Try it
Repeat the entries exactly as they appear.

Record excerpts

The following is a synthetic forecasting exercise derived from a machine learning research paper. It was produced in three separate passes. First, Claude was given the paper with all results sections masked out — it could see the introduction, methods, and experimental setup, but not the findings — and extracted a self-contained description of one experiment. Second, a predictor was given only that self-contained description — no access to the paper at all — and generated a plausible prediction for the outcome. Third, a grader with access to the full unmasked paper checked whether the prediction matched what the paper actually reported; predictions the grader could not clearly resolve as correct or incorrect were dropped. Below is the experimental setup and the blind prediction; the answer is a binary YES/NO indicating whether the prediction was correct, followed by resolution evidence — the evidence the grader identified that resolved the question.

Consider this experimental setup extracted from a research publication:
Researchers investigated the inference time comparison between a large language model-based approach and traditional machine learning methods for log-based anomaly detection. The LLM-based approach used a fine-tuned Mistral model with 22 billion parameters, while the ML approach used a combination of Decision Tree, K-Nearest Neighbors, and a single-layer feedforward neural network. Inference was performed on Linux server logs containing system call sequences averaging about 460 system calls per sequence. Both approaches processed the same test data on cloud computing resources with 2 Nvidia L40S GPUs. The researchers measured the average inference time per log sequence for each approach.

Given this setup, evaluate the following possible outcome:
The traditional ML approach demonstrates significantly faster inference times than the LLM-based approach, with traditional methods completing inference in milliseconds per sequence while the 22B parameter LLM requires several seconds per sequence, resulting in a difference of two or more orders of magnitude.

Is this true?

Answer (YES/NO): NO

Response to the exercise
The following is a synthetic forecasting exercise derived from a machine learning research paper. It was produced in three separate passes. First, Claude was given the paper with all results sections masked out — it could see the introduction, methods, and experimental setup, but not the findings — and extracted a self-contained description of one experiment. Second, a predictor was given only that self-contained description — no access to the paper at all — and generated a plausible prediction for the outcome. Third, a grader with access to the full unmasked paper checked whether the prediction matched what the paper actually reported; predictions the grader could not clearly resolve as correct or incorrect were dropped. Below is the experimental setup and the blind prediction; the answer is a binary YES/NO indicating whether the prediction was correct, followed by resolution evidence — the evidence the grader identified that resolved the question.

Consider this experimental setup extracted from a research publication:
Researchers investigated the inference time comparison between a large language model-based approach and traditional machine learning methods for log-based anomaly detection. The LLM-based approach used a fine-tuned Mistral model with 22 billion parameters, while the ML approach used a combination of Decision Tree, K-Nearest Neighbors, and a single-layer feedforward neural network. Inference was performed on Linux server logs containing system call sequences averaging about 460 system calls per sequence. Both approaches processed the same test data on cloud computing resources with 2 Nvidia L40S GPUs. The researchers measured the average inference time per log sequence for each approach.

Given this setup, evaluate the following possible outcome:
The traditional ML approach demonstrates significantly faster inference times than the LLM-based approach, with traditional methods completing inference in milliseconds per sequence while the 22B parameter LLM requires several seconds per sequence, resulting in a difference of two or more orders of magnitude.

Is this true?

Answer (YES/NO): NO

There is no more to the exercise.